[Spatial reasoning dataset excerpts]
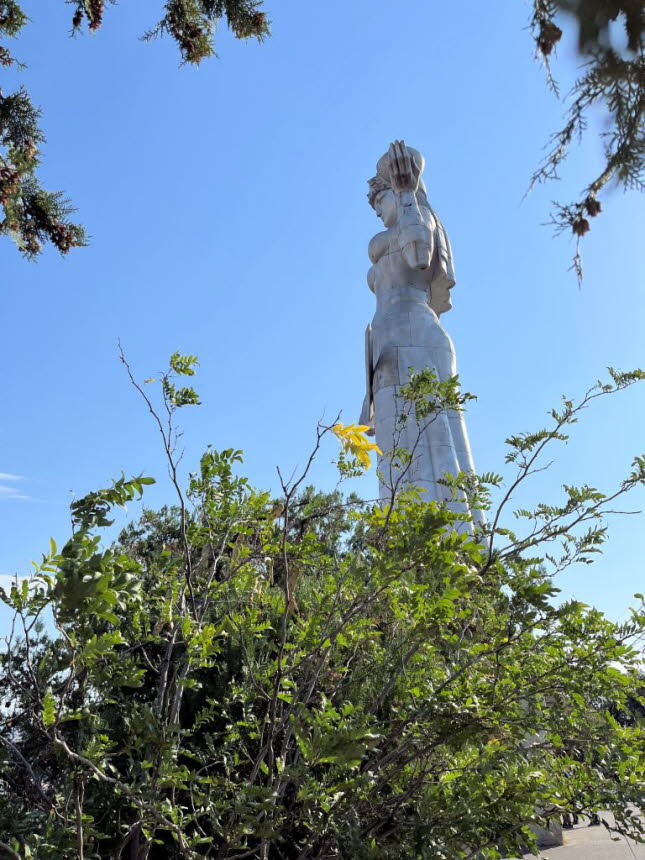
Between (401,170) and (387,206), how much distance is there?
0.73 m

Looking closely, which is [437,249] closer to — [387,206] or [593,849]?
[387,206]

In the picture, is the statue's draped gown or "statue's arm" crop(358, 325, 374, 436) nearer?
the statue's draped gown

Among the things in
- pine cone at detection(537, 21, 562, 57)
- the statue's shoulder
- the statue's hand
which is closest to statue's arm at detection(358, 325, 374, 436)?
the statue's shoulder

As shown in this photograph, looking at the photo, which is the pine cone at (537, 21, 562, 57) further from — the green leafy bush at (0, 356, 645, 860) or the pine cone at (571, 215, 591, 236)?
the green leafy bush at (0, 356, 645, 860)

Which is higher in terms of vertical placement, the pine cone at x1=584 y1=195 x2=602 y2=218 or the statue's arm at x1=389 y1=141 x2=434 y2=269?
the statue's arm at x1=389 y1=141 x2=434 y2=269

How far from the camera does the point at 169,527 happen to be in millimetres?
8250

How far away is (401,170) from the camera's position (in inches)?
460

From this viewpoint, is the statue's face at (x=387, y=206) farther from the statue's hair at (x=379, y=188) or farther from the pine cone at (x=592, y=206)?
the pine cone at (x=592, y=206)

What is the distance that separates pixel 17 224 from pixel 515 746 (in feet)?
16.0

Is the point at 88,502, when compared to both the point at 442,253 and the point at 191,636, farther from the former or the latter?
the point at 442,253

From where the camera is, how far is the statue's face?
11.6m

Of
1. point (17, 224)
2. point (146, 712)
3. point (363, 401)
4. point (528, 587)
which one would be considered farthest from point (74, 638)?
point (363, 401)

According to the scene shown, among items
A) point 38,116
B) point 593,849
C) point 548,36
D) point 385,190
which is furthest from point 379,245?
point 593,849

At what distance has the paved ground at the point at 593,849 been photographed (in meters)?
4.44
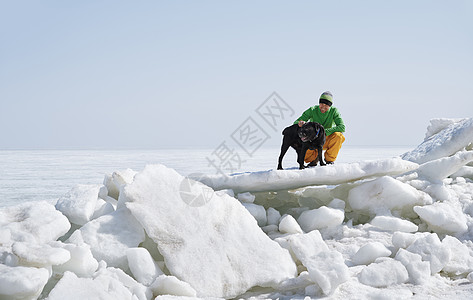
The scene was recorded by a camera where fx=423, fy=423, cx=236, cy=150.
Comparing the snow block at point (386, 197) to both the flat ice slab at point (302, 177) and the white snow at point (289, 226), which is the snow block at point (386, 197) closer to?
the flat ice slab at point (302, 177)

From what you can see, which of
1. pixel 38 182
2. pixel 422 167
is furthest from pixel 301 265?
pixel 38 182

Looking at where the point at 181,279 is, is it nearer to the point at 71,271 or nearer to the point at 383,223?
the point at 71,271

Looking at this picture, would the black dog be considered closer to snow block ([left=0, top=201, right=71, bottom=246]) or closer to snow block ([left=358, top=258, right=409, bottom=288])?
snow block ([left=358, top=258, right=409, bottom=288])

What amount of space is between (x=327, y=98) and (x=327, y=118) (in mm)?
325

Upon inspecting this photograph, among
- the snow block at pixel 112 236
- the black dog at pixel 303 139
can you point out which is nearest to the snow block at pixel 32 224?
the snow block at pixel 112 236

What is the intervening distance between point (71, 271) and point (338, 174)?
2698 millimetres

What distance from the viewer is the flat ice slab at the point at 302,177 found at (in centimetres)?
429

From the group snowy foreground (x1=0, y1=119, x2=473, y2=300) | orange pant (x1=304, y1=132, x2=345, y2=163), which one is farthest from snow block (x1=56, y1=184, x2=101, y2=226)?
orange pant (x1=304, y1=132, x2=345, y2=163)

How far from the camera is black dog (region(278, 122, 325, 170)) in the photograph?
512 cm

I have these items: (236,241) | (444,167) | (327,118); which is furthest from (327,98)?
(236,241)

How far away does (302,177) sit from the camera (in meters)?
4.30

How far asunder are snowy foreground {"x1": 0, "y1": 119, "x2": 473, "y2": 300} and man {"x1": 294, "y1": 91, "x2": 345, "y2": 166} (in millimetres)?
1316

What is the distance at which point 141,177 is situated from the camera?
3.70 metres

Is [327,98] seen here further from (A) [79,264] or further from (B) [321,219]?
(A) [79,264]
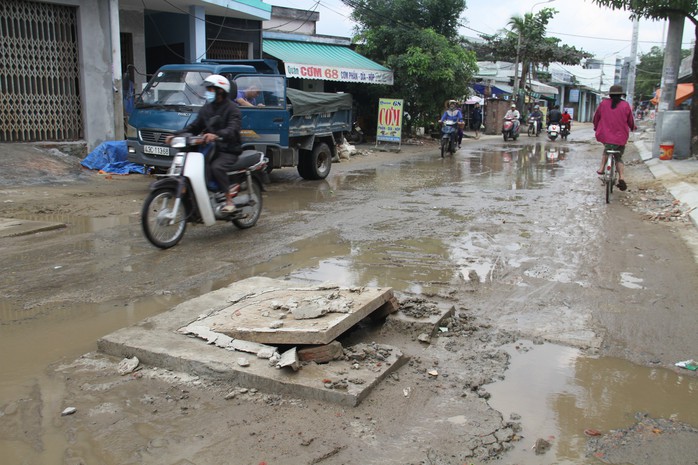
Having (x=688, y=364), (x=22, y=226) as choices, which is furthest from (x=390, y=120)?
(x=688, y=364)

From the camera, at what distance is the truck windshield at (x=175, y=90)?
10555mm

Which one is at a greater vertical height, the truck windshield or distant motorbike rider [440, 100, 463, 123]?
the truck windshield

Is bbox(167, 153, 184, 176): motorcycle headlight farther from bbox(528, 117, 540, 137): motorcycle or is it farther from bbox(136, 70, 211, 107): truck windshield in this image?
bbox(528, 117, 540, 137): motorcycle

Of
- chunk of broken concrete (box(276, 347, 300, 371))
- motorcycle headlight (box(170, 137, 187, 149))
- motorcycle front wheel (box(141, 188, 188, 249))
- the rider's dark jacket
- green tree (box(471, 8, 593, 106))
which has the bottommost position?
chunk of broken concrete (box(276, 347, 300, 371))

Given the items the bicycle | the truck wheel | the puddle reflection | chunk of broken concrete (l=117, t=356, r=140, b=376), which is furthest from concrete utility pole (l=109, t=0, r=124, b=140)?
the puddle reflection

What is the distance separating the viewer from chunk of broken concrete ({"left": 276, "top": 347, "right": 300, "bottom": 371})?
336cm

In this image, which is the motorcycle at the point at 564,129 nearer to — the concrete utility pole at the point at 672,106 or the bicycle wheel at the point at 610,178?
the concrete utility pole at the point at 672,106

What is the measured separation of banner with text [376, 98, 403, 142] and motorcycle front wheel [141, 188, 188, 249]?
603 inches

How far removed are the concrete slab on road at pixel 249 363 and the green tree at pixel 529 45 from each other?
115 ft

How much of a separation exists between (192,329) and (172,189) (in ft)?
9.97

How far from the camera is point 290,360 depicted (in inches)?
133

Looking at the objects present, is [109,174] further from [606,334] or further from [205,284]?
[606,334]

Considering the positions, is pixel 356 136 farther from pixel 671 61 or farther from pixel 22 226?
pixel 22 226

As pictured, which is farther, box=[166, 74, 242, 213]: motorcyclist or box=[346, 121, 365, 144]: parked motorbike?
box=[346, 121, 365, 144]: parked motorbike
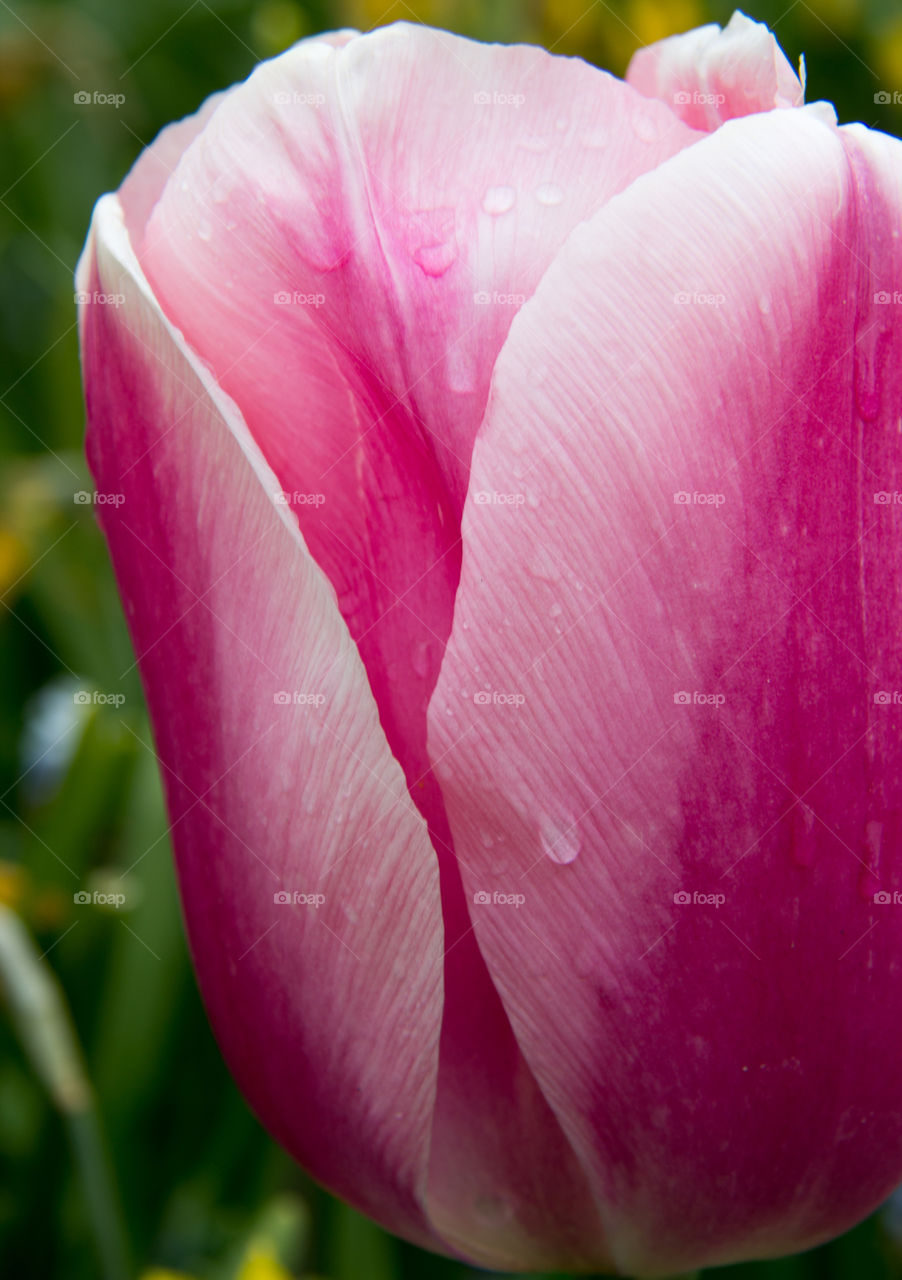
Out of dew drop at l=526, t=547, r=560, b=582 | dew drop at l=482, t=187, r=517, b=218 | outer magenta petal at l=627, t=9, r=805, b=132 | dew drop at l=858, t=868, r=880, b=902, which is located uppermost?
outer magenta petal at l=627, t=9, r=805, b=132

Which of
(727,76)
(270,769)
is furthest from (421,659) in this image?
(727,76)

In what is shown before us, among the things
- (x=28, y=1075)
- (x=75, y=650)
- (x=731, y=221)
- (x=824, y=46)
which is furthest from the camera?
(x=824, y=46)

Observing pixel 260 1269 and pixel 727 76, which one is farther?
pixel 260 1269

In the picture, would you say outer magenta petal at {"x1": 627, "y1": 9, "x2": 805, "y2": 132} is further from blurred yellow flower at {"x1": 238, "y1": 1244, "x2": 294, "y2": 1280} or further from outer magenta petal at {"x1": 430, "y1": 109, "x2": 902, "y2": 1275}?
blurred yellow flower at {"x1": 238, "y1": 1244, "x2": 294, "y2": 1280}

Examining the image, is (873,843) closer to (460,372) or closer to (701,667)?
(701,667)

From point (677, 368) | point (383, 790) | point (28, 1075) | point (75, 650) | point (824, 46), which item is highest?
point (824, 46)

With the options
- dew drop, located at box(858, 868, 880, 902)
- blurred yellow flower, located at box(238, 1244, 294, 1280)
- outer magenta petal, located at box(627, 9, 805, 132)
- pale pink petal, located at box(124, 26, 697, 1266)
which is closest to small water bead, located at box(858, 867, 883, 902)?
dew drop, located at box(858, 868, 880, 902)

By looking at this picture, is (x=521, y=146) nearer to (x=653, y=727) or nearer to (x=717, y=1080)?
(x=653, y=727)

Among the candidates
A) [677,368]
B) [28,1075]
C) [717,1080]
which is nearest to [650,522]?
[677,368]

• What you are asked to do
Leave out the pictures and transcribe the entries above exactly.

• Task output
Between (401,170) and (387,206), how much distance is there?
0.73 m

Looking closely, which is [437,249] closer to — [387,206] or [593,849]?
[387,206]

In the picture, is the statue's draped gown or "statue's arm" crop(358, 325, 374, 436) nearer?
the statue's draped gown

Among the things in
- pine cone at detection(537, 21, 562, 57)
- the statue's shoulder
- the statue's hand
which is closest to statue's arm at detection(358, 325, 374, 436)?
the statue's shoulder

As shown in this photograph, looking at the photo, which is the pine cone at (537, 21, 562, 57) further from — the green leafy bush at (0, 356, 645, 860) or the pine cone at (571, 215, 591, 236)?
the green leafy bush at (0, 356, 645, 860)

Which is higher in terms of vertical placement, the pine cone at x1=584 y1=195 x2=602 y2=218 or the statue's arm at x1=389 y1=141 x2=434 y2=269?
the statue's arm at x1=389 y1=141 x2=434 y2=269

How far from the camera does the point at 169,527 happen to be in millimetres?
8250

How far away is (401,170) from the camera's position (in inches)?
460

From this viewpoint, is the statue's face at (x=387, y=206) farther from the statue's hair at (x=379, y=188) or farther from the pine cone at (x=592, y=206)?
the pine cone at (x=592, y=206)

What is the distance that separates pixel 17 224 from pixel 515 746 (in feet)?
16.0

Is the point at 88,502, when compared to both the point at 442,253 and the point at 191,636, farther from the former or the latter?
the point at 442,253

From where the camera is, how far is the statue's face?
11.6m

Of
1. point (17, 224)
2. point (146, 712)
3. point (363, 401)
4. point (528, 587)
which one would be considered farthest from point (74, 638)?
point (363, 401)

According to the scene shown, among items
A) point 38,116
B) point 593,849
C) point 548,36
D) point 385,190
which is furthest from point 379,245?
point 593,849

At what distance has the paved ground at the point at 593,849 been photographed (in meters)?
4.44
The scene was recorded by a camera where fx=423, fy=423, cx=236, cy=150.
Comparing the snow block at point (386, 197) to both the flat ice slab at point (302, 177) and the white snow at point (289, 226), which is the snow block at point (386, 197) closer to?
the flat ice slab at point (302, 177)

From what you can see, which of
1. pixel 38 182
2. pixel 422 167
is furthest from pixel 301 265?
pixel 38 182

Looking at where the point at 181,279 is, is it nearer to the point at 71,271 or nearer to the point at 383,223?
the point at 71,271

Looking at this picture, would the black dog be considered closer to snow block ([left=0, top=201, right=71, bottom=246]) or closer to snow block ([left=358, top=258, right=409, bottom=288])?
snow block ([left=358, top=258, right=409, bottom=288])

What amount of space is between (x=327, y=98) and (x=327, y=118) (in mm)?
325

Upon inspecting this photograph, among
- the snow block at pixel 112 236
- the black dog at pixel 303 139
can you point out which is nearest to the snow block at pixel 32 224?
the snow block at pixel 112 236

What is the intervening distance between point (71, 271) and point (338, 174)?
2698 millimetres

What distance from the viewer is the flat ice slab at the point at 302,177 found at (in centimetres)?
429

From the group snowy foreground (x1=0, y1=119, x2=473, y2=300) | orange pant (x1=304, y1=132, x2=345, y2=163), which one is farthest from snow block (x1=56, y1=184, x2=101, y2=226)?
orange pant (x1=304, y1=132, x2=345, y2=163)

How far from the camera is black dog (region(278, 122, 325, 170)) in the photograph?
512 cm

I have these items: (236,241) | (444,167) | (327,118); which is furthest from (327,98)?
(236,241)

How far away does (302,177) sit from the camera (in meters)?
4.30

How far asunder are snowy foreground {"x1": 0, "y1": 119, "x2": 473, "y2": 300} and man {"x1": 294, "y1": 91, "x2": 345, "y2": 166} (in millimetres)?
1316

What is the distance at which point 141,177 is situated from the camera?
3.70 metres

Is [327,98] seen here further from (A) [79,264] or further from (B) [321,219]?
(A) [79,264]
Having (x=688, y=364), (x=22, y=226) as choices, which is furthest from (x=390, y=120)?
(x=688, y=364)

From the camera, at what distance is the truck windshield at (x=175, y=90)?
10555mm

Which one is at a greater vertical height, the truck windshield or distant motorbike rider [440, 100, 463, 123]?
the truck windshield

Is bbox(167, 153, 184, 176): motorcycle headlight farther from bbox(528, 117, 540, 137): motorcycle or is it farther from bbox(136, 70, 211, 107): truck windshield in this image?
bbox(528, 117, 540, 137): motorcycle

Of
- chunk of broken concrete (box(276, 347, 300, 371))
- motorcycle headlight (box(170, 137, 187, 149))
- motorcycle front wheel (box(141, 188, 188, 249))
- the rider's dark jacket
- green tree (box(471, 8, 593, 106))
which has the bottommost position?
chunk of broken concrete (box(276, 347, 300, 371))

Given the items the bicycle | the truck wheel | the puddle reflection | chunk of broken concrete (l=117, t=356, r=140, b=376), which is furthest from concrete utility pole (l=109, t=0, r=124, b=140)?
the puddle reflection

What is the distance separating the viewer from chunk of broken concrete ({"left": 276, "top": 347, "right": 300, "bottom": 371})?
336cm

In this image, which is the motorcycle at the point at 564,129 nearer to — the concrete utility pole at the point at 672,106 or the bicycle wheel at the point at 610,178?
the concrete utility pole at the point at 672,106

What is the measured separation of banner with text [376, 98, 403, 142] and motorcycle front wheel [141, 188, 188, 249]?
603 inches

How far removed are the concrete slab on road at pixel 249 363 and the green tree at pixel 529 45 from each other?
115 ft

How much of a separation exists between (192,329) and (172,189) (in ft)?
9.97

How far from the camera is point 290,360 depicted (in inches)?
133

Looking at the objects present, is [109,174] further from [606,334] or further from [205,284]?
[606,334]

Considering the positions, is pixel 356 136 farther from pixel 671 61 or farther from pixel 22 226?
pixel 22 226

As pictured, which is farther, box=[166, 74, 242, 213]: motorcyclist or box=[346, 121, 365, 144]: parked motorbike?
box=[346, 121, 365, 144]: parked motorbike
Out of dew drop at l=526, t=547, r=560, b=582 | dew drop at l=482, t=187, r=517, b=218 | outer magenta petal at l=627, t=9, r=805, b=132 | dew drop at l=858, t=868, r=880, b=902, which is located uppermost?
outer magenta petal at l=627, t=9, r=805, b=132

Which of
(727,76)
(270,769)
is furthest from (421,659) in this image?
(727,76)

In what is shown before us, among the things
- (x=28, y=1075)
- (x=75, y=650)
- (x=731, y=221)
- (x=824, y=46)
which is furthest from the camera?
(x=824, y=46)

Observing pixel 260 1269 and pixel 727 76, which one is farther?
pixel 260 1269

In the picture, would you say outer magenta petal at {"x1": 627, "y1": 9, "x2": 805, "y2": 132} is further from blurred yellow flower at {"x1": 238, "y1": 1244, "x2": 294, "y2": 1280} or further from outer magenta petal at {"x1": 430, "y1": 109, "x2": 902, "y2": 1275}?
blurred yellow flower at {"x1": 238, "y1": 1244, "x2": 294, "y2": 1280}

Examining the image, is (873,843) closer to (460,372) or closer to (701,667)?
(701,667)

From point (677, 368) | point (383, 790) | point (28, 1075) | point (75, 650) | point (824, 46), which item is highest?
point (824, 46)

With the options
- dew drop, located at box(858, 868, 880, 902)
- blurred yellow flower, located at box(238, 1244, 294, 1280)
- outer magenta petal, located at box(627, 9, 805, 132)
- pale pink petal, located at box(124, 26, 697, 1266)
which is closest to small water bead, located at box(858, 867, 883, 902)?
dew drop, located at box(858, 868, 880, 902)

By looking at this picture, is (x=521, y=146) nearer to (x=653, y=727) or nearer to (x=717, y=1080)?
(x=653, y=727)

Among the candidates
A) [677,368]
B) [28,1075]
C) [717,1080]
which is nearest to [650,522]?
[677,368]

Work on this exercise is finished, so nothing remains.